■ PASSAGE TO READ:

Personal information
- Nickname: The Flying Sikh
- Nationality: Indian
- Born: Sardar Milkha Singh 20 November 1929 Govindpura, Punjab, British India (now Punjab, Pakistan)
- Died: 18 June 2021 (aged 91) Chandigarh, India
- Occupation: Runner
- Employers: Retired; formerly of the Indian Army and Government of Punjab, India
- Spouse: Nirmal Saini ​ ​(m. 1963; died 2021)​
- Allegiance: India
- Branch: Indian Army
- Service years: 1951–1964
- Rank: Honorary Captain
- Awards: Padma Shri

Sport
- Sport: Track and field
- Event: Sprinting

Medal record
Men's Athletics
Representing India
Commonwealth Games
| Gold medal – first place | 1958 Cardiff | 440 yards |
Asian Games
| Gold medal – first place | 1958 Tokyo | 200 m |
| Gold medal – first place | 1958 Tokyo | 400 m |
| Gold medal – first place | 1962 Jakarta | 400 m |
| Gold medal – first place | 1962 Jakarta | 4 × 400 m relay |
National Games of India
| Gold medal – first place | 1958 Cuttack | 200 m |
| Gold medal – first place | 1958 Cuttack | 400 m |
| Silver medal – second place | 1964 Calcutta | 400 m |

= Milkha Singh =

Indian athlete (1929–2021)

Sardar Milkha Singh (20 November 1929 18 June 2021), (Note: There are different records for his birth date. Records in Pakistan note it as 20 November 1929. Other records note it as 17 October 1935 and 20 November 1932. The birth date on his passport is 20 November 1932. 20 November 1929 has been used as per sources published following his death.) also known as "The Flying Sikh", was an Indian track and field sprinter who was introduced to the sport while serving in the Indian Army. He is the first Indian athlete to win gold at 400 metres at the Asian Games as well as the Commonwealth Games. He has won gold medals in the 1958 and 1962 Asian Games. He represented India in the 1956 Summer Olympics in Melbourne, the 1960 Summer Olympics in Rome and the 1964 Summer Olympics in Tokyo. Singh was awarded the Padma Shri in 1959, India's fourth-highest civilian honour, in recognition of his sporting achievements.

The race for which Singh was best remembered is his fourth-place finish in the 400 metres final at the 1960 Olympic Games, which he had entered as one of the favourites. He led the race till the 200 m mark before easing off, allowing others to pass him. Various records were broken in the race, which required a photo-finish and saw American Otis Davis being declared the winner by one-hundredth of a second over German Carl Kaufmann. Singh's fourth-place time of 45.73 seconds was the Indian national record for almost 40 years.

■ EXERCISE REQUIREMENTS: Rewrite the stretch of the passage on Milkha Singh from "The race for" through "almost 40 years.", swapping "favourites" for "top contenders".

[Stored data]
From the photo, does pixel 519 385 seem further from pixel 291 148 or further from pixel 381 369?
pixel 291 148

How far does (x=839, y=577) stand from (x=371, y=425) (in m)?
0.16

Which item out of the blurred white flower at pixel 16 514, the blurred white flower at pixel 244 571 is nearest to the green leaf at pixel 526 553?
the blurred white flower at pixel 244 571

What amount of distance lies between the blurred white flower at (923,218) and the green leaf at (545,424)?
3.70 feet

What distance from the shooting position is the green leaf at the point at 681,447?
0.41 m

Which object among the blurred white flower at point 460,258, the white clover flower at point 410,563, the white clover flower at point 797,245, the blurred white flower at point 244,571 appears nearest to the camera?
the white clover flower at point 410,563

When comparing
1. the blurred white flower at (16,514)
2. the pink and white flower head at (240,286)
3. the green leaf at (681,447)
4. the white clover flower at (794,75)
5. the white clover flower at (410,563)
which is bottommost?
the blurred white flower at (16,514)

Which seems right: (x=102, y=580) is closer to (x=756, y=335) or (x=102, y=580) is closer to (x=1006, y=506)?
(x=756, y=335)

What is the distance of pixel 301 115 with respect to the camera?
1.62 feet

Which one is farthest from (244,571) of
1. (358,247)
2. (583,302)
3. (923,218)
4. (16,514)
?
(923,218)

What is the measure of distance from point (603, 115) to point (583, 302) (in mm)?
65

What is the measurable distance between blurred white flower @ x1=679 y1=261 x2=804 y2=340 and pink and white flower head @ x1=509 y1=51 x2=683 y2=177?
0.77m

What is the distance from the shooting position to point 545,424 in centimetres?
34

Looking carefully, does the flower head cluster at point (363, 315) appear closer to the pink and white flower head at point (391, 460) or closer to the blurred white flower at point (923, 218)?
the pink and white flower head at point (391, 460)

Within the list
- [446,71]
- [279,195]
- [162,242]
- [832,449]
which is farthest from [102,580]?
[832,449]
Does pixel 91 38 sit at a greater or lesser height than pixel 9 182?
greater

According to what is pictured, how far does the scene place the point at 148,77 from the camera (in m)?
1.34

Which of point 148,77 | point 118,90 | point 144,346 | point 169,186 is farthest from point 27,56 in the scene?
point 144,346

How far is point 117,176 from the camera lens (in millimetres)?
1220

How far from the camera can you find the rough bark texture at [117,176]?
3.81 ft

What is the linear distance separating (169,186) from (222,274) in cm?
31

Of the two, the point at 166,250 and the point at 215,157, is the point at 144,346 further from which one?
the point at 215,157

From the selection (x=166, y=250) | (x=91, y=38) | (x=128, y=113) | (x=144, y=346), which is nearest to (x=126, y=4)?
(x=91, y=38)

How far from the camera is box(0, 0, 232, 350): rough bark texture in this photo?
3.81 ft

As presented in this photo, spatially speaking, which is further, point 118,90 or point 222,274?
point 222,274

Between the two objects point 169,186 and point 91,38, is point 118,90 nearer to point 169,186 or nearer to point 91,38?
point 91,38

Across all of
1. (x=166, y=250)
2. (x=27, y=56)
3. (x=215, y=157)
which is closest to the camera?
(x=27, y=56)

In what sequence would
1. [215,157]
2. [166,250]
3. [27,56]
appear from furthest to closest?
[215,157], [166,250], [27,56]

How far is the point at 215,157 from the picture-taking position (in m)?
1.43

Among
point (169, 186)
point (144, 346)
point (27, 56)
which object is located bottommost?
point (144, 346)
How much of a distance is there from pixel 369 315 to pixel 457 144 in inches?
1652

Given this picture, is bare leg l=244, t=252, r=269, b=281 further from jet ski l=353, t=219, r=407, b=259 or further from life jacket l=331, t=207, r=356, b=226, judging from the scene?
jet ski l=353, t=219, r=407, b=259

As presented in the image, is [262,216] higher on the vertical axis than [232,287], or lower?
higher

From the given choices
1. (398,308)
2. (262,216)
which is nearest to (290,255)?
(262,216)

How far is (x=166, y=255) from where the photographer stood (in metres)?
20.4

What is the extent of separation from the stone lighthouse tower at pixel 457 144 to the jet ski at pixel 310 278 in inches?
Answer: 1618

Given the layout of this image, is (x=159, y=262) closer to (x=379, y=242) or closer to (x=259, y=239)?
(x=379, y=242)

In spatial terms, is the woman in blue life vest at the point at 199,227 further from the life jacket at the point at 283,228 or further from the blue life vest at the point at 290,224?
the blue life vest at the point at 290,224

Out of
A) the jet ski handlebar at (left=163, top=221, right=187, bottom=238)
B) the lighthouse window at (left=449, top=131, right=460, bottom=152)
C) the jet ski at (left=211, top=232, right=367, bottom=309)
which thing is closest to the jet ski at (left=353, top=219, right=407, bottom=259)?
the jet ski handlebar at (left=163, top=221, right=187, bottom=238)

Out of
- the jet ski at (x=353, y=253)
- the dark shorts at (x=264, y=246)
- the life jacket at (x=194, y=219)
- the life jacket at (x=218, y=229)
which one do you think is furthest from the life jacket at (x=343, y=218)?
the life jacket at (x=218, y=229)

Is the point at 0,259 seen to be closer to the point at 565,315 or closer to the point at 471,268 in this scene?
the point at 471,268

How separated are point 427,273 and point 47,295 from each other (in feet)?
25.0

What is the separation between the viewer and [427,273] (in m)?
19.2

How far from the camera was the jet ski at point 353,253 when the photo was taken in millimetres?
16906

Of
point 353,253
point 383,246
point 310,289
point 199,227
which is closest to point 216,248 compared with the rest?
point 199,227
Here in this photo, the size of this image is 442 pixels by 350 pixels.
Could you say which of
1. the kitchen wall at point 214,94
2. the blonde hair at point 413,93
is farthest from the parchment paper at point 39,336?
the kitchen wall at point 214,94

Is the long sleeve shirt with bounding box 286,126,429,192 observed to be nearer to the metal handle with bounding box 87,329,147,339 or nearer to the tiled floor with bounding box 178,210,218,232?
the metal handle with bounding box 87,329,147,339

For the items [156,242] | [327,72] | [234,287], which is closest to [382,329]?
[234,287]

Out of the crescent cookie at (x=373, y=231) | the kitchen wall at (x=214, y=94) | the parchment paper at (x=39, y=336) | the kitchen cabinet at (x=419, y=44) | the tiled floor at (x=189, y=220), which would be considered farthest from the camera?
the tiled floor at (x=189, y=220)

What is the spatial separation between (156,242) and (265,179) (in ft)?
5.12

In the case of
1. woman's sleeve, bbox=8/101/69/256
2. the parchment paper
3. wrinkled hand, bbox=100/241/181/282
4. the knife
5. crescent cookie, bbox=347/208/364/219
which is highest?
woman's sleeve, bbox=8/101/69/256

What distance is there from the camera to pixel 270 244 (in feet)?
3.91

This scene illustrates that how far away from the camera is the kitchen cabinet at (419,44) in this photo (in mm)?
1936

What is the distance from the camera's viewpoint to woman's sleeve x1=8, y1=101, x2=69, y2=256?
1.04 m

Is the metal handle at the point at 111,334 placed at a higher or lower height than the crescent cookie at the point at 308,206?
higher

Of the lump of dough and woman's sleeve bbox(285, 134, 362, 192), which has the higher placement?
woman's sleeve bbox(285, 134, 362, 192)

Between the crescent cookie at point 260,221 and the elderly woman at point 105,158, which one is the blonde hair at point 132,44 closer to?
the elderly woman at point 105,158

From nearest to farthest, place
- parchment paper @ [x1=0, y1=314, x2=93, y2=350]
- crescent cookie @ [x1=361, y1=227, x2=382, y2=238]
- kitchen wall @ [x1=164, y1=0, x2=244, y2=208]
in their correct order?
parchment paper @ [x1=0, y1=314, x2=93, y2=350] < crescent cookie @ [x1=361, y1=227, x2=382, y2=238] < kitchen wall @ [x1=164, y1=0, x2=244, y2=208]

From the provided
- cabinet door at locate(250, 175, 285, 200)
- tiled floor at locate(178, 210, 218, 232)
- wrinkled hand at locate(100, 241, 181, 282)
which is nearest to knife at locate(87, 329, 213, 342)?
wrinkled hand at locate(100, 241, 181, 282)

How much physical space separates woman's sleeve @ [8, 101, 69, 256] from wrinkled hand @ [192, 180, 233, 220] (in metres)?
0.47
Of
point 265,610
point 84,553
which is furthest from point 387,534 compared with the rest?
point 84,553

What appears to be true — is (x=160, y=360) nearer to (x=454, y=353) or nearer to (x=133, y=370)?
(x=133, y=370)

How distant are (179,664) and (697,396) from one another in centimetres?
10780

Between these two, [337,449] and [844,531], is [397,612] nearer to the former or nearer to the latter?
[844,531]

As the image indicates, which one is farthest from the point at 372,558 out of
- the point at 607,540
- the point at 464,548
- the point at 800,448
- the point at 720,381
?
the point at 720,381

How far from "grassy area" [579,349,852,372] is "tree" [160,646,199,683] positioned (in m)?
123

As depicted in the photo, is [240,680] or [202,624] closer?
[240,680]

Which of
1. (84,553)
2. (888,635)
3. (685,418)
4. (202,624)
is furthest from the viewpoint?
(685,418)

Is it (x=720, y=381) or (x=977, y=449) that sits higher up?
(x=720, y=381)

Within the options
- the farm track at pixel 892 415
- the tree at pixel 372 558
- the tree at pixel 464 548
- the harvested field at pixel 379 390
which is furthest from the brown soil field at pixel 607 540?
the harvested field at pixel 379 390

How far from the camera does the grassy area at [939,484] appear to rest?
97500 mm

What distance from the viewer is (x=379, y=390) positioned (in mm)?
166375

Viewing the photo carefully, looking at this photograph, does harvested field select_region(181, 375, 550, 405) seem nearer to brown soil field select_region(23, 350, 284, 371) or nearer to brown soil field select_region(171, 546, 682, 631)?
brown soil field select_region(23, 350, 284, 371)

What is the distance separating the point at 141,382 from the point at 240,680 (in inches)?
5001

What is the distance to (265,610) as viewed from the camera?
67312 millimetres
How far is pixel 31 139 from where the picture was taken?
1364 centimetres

■ SOLUTION TO THE EXERCISE:
The race for which Singh was best remembered is his fourth-place finish in the 400 metres final at the 1960 Olympic Games, which he had entered as one of the top contenders. He led the race till the 200 m mark before easing off, allowing others to pass him. Various records were broken in the race, which required a photo-finish and saw American Otis Davis being declared the winner by one-hundredth of a second over German Carl Kaufmann. Singh's fourth-place time of 45.73 seconds was the Indian national record for almost 40 years.